▶ [Texte fourni]:
--------------------
3. Il résulte de ces dispositions que, lorsqu'il considère qu'une affaire est en état d'être jugée, le président d'une formation de jugement d'un tribunal administratif peut, par ordonnance, fixer, dans le cadre de l'instance et avant la clôture de l'instruction, une date à compter de laquelle les parties ne peuvent plus invoquer de moyens nouveaux. Le pouvoir ainsi reconnu au président de la formation de jugement est limité à l'instance pendante devant la juridiction à laquelle il appartient. Cette ordonnance perd son objet et cesse de produire ses effets avec la clôture de l'instruction dans le cadre de cette instance. Il s'ensuit qu'en cas d'appel, l'usage fait en première instance de la faculté prévue par l'article R. 611-7-1 du code de justice administrative est sans incidence sur la recevabilité des moyens que peuvent soulever les parties à l'appui de leurs conclusions d'appel.

4. Dès lors, contrairement à ce que soutient la commune de Rennes, le moyen tiré de ce que les dispositions combinées de l'article R. 11-28 du code de l'expropriation pour cause d'utilité publique et de l'article 7 du décret du 4 janvier 1955 ont été méconnues, invoqué en appel, est recevable.
--------------------
▶ [Tâches à effectuer]:
1. Dressez la liste de tous les articles de textes juridiques cités dans l'extrait sur les moyens nouveaux en appel.
2. Poursuivez l'extrait sur les moyens nouveaux en appel à partir de sa dernière phrase.

▶ [Données ci-dessous]:
--------------------
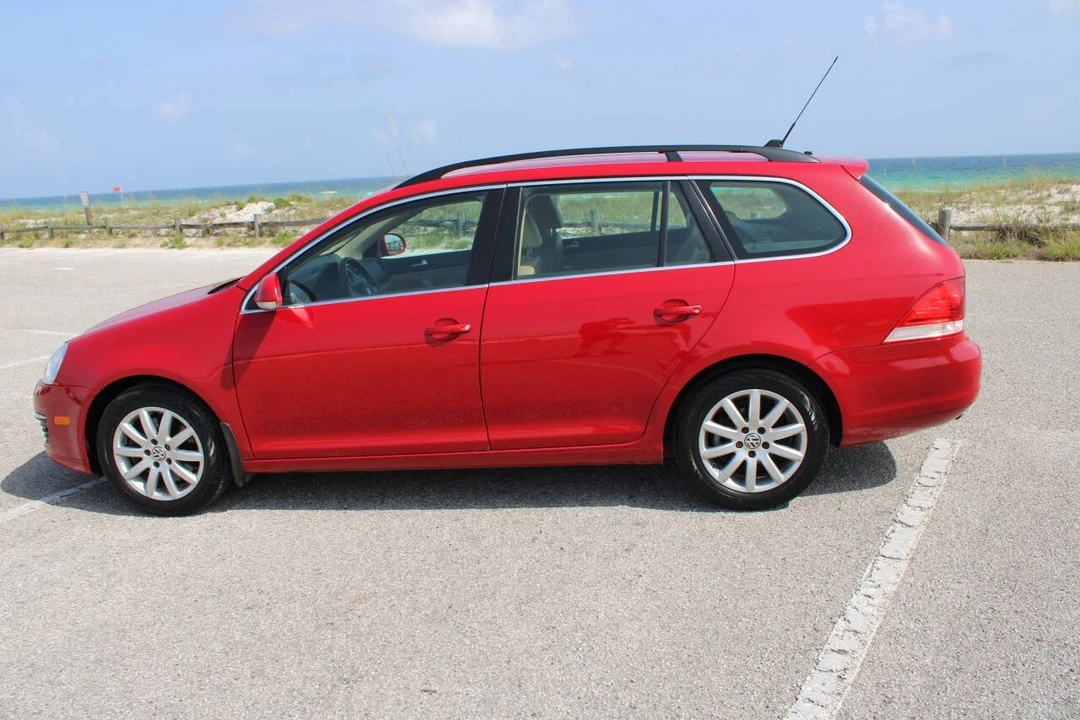 2009 Volkswagen A5 Jetta - Image 8 of 21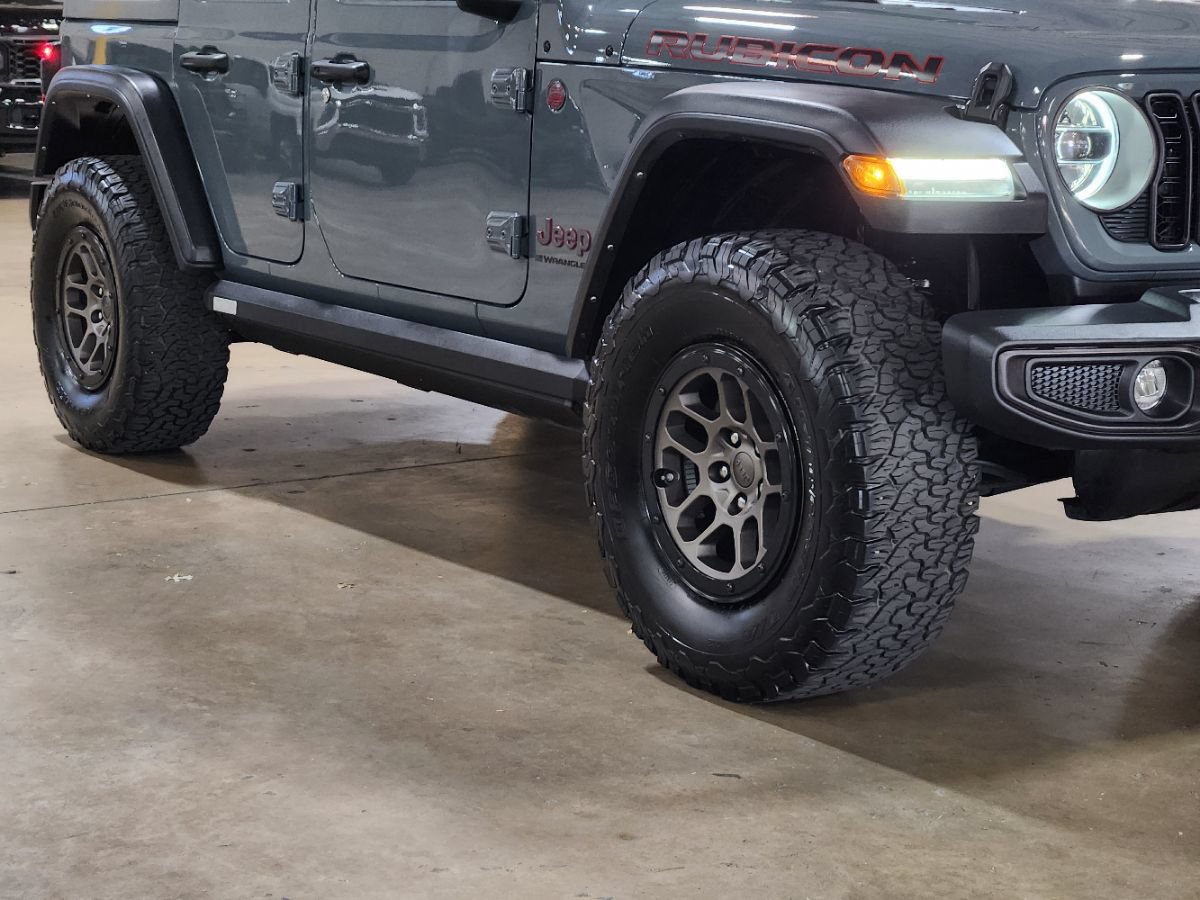 Used 2024 Jeep Wrangler Unlimited Rubicon w/ Technology Group AWD/4WD image 16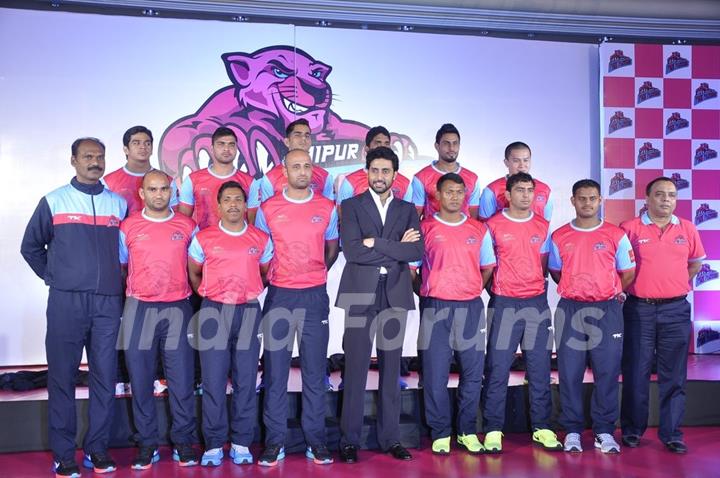 Abhishek Bachchan poses with his Kabbadi Team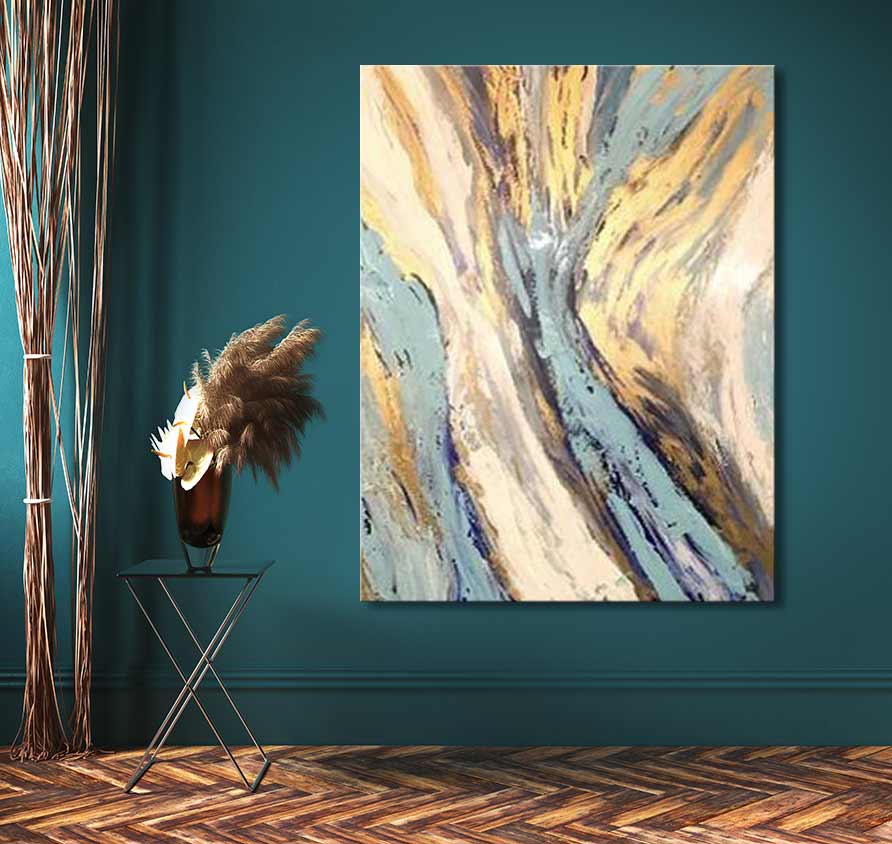 Goud-Aderen 2 - Acrylverf op canvas: een abstract schilderij op een diepe teal muur, met gedurfde gouden en blauwe streken. Perfect voor modern interieurontwerp.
--------------------
▶ [Réponses par tâche]:
1.
- L'article R. 611-7-1 du code de justice administrative
- L'article R. 11-28 du code de l'expropriation pour cause d'utilité publique
- L'article 7 du décret du 4 janvier 1955

2.
5. D'autre part, aux termes de l'article R. 11-28 du code de l'expropriation pour cause d'utilité publique, alors en vigueur : " Sur le vu du procès-verbal et des documents y annexés, le préfet, par arrêté, déclare cessibles les propriétés ou parties de propriétés dont la cession est nécessaire. Ces propriétés sont désignées conformément aux dispositions de l'article 7 du décret n° 55-22 du 4 janvier 1955 portant réforme de la publicité foncière et l'identité des propriétaires est précisée conformément aux dispositions de l'alinéa 1er de l'article 5 de ce décret ou de l'alinéa 1er de l'article 6 du même décret, sans préjudice des cas exceptionnels mentionnés à l'article 82 du décret d'application n° 55-1350 du 14 octobre 1955. Toutefois, il peut n'être établi qu'un seul document d'arpentage pour l'ensemble des parcelles contiguës comprises dans une même feuille de plan cadastral ; il n'est plus alors exigé de document d'arpentage soit à l'occasion de cessions amiables postérieures à l'arrêté de cessibilité ou à tous actes en tenant lieu, soit à l'occasion de l'ordonnance d'expropriation ".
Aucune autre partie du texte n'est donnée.